Given entries:
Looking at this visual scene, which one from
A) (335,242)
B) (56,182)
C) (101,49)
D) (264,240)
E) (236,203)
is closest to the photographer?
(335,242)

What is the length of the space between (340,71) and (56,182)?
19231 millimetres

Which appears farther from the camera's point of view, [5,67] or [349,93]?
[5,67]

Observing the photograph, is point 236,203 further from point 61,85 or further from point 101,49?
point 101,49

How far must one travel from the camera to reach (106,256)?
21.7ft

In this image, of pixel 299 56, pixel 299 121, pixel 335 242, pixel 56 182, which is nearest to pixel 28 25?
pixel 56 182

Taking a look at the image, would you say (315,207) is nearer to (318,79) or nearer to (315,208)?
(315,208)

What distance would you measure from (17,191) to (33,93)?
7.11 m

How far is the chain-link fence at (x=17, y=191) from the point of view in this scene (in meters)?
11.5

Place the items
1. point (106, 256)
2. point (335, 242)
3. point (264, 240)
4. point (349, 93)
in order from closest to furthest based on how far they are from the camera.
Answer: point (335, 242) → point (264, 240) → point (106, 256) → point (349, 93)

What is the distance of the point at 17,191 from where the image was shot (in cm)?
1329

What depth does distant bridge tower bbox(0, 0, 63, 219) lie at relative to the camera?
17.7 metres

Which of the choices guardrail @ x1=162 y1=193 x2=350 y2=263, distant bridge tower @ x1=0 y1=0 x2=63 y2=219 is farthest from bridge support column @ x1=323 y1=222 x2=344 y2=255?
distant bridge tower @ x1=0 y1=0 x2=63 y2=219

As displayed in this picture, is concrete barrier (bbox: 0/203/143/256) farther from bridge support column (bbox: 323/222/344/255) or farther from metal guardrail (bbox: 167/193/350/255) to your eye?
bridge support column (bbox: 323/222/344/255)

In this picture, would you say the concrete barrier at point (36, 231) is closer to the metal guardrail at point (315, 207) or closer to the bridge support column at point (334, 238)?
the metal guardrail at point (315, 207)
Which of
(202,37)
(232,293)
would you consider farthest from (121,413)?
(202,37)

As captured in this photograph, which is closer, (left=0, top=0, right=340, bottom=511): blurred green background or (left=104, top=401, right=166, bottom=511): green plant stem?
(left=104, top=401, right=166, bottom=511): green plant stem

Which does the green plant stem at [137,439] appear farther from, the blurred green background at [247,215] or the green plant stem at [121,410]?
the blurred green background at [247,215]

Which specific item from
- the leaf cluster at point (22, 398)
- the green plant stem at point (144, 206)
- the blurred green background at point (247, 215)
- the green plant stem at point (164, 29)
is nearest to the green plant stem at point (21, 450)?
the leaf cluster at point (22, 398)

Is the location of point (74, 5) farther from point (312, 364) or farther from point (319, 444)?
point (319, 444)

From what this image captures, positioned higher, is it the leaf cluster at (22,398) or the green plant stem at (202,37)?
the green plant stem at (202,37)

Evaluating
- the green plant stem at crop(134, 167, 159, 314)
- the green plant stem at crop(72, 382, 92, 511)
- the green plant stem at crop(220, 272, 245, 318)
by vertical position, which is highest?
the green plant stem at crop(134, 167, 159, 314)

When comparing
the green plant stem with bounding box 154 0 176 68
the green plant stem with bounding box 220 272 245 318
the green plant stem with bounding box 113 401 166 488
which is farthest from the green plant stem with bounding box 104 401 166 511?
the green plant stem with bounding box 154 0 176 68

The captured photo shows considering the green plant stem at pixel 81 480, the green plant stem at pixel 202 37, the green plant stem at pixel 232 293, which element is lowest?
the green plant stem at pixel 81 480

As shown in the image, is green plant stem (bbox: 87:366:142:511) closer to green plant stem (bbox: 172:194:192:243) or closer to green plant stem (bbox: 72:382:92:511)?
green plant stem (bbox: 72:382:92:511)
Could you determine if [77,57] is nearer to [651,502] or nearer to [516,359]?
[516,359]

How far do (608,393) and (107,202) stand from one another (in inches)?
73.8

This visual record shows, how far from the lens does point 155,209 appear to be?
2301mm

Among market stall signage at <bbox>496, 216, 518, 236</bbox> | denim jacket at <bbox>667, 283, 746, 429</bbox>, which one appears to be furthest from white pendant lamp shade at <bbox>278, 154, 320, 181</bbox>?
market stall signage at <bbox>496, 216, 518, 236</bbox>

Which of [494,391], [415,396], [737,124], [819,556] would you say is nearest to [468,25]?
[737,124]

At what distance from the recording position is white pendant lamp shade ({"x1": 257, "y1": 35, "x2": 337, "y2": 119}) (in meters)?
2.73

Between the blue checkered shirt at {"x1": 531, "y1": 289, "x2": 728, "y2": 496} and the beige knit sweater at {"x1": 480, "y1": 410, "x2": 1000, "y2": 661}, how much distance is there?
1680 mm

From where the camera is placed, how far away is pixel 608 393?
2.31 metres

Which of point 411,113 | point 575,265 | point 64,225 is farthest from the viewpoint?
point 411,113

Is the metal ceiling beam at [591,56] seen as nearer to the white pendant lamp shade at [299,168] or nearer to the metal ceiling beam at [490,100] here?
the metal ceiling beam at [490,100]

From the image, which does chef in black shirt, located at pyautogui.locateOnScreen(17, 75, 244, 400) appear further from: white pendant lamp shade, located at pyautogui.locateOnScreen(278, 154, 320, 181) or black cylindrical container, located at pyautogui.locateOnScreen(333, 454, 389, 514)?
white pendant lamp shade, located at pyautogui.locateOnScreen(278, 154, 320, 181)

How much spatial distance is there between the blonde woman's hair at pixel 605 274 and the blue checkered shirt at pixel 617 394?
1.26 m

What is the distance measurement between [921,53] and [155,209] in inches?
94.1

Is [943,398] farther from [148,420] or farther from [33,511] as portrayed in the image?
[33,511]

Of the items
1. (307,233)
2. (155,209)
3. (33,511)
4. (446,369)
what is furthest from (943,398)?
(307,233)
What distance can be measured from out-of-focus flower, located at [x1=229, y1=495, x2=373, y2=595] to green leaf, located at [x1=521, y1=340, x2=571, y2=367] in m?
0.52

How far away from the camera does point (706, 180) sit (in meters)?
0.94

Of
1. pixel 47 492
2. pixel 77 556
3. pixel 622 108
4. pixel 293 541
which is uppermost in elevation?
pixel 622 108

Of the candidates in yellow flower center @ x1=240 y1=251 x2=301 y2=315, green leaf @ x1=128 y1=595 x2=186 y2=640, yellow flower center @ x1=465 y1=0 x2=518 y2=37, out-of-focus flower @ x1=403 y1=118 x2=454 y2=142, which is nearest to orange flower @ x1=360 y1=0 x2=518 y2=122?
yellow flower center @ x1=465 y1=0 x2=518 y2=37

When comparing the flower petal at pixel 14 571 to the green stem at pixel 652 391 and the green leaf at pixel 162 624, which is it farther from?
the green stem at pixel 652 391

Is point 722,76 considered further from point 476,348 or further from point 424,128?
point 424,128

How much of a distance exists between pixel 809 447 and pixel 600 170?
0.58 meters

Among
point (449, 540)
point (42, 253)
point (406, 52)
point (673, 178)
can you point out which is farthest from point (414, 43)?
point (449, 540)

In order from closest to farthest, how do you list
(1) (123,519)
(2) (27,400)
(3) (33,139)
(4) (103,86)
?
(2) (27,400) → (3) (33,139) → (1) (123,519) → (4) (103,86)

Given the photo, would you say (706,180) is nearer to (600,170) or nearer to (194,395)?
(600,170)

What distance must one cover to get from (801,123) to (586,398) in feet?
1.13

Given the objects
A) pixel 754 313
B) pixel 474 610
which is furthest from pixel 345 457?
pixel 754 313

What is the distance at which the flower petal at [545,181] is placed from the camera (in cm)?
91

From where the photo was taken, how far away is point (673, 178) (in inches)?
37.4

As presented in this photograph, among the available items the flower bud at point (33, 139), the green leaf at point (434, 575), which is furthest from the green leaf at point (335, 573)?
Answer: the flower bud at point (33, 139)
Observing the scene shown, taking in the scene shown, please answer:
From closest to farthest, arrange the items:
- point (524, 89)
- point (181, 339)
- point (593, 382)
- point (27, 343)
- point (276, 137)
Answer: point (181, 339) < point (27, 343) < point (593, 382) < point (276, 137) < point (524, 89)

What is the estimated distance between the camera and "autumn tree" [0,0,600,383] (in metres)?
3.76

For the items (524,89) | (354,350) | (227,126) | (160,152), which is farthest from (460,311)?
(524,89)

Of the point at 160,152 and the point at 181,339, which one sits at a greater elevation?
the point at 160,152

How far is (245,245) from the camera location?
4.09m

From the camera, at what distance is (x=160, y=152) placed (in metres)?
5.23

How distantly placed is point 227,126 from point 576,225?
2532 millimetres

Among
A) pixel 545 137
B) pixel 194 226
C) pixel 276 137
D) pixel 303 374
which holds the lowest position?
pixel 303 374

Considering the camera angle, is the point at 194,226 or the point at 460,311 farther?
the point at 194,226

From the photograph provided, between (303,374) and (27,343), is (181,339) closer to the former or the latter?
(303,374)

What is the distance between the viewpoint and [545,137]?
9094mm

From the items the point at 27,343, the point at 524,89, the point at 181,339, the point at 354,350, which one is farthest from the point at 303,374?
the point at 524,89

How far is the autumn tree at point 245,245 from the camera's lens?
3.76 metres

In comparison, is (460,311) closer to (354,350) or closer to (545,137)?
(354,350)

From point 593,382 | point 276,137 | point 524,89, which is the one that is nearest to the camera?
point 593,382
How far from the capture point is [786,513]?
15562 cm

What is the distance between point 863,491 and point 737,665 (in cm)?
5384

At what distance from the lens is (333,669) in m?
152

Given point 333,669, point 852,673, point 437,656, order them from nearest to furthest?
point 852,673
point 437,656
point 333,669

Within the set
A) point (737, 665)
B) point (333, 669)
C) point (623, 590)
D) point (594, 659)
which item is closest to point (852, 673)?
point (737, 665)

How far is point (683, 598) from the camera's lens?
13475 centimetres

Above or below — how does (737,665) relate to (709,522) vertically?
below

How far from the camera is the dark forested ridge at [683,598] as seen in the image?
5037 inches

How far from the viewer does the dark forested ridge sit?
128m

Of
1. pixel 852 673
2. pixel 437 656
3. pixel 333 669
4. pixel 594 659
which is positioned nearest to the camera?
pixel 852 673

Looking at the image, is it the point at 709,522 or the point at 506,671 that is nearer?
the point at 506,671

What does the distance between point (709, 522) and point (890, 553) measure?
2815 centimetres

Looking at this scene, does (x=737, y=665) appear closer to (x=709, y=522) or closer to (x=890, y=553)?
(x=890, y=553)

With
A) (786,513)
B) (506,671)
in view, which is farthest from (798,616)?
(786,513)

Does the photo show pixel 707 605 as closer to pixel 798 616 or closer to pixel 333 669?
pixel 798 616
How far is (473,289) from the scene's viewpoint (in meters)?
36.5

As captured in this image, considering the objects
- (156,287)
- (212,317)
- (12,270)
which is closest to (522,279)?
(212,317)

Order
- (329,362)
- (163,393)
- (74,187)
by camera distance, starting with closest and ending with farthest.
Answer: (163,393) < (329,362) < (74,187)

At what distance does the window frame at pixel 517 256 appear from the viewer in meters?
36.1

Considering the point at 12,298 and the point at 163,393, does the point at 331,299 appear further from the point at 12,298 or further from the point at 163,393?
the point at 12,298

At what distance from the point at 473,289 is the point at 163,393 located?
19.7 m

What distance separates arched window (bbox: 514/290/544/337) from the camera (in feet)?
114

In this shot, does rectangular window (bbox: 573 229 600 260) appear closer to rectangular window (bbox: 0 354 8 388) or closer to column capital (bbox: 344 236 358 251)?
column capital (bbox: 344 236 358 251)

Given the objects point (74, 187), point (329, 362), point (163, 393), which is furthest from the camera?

Directions: Turn the stretch from the line containing "What distance can" through the line containing "0.58 meters" into a numbered list, leaving out blank lines.

Response below:
1. What distance can be measured from out-of-focus flower, located at [x1=229, y1=495, x2=373, y2=595] to green leaf, located at [x1=521, y1=340, x2=571, y2=367] in m?
2. 0.52
3. How far away from the camera does point (706, 180) sit (in meters)?
4. 0.94
5. Of
6. 1. pixel 47 492
7. 2. pixel 77 556
8. 3. pixel 622 108
9. 4. pixel 293 541
10. which is uppermost in elevation?
11. pixel 622 108
12. Of the candidates in yellow flower center @ x1=240 y1=251 x2=301 y2=315, green leaf @ x1=128 y1=595 x2=186 y2=640, yellow flower center @ x1=465 y1=0 x2=518 y2=37, out-of-focus flower @ x1=403 y1=118 x2=454 y2=142, which is nearest to orange flower @ x1=360 y1=0 x2=518 y2=122?
13. yellow flower center @ x1=465 y1=0 x2=518 y2=37
14. When comparing the flower petal at pixel 14 571 to the green stem at pixel 652 391 and the green leaf at pixel 162 624, which is it farther from?
15. the green stem at pixel 652 391
16. Is point 722,76 considered further from point 476,348 or further from point 424,128?
17. point 424,128
18. How much of a distance exists between pixel 809 447 and pixel 600 170?
19. 0.58 meters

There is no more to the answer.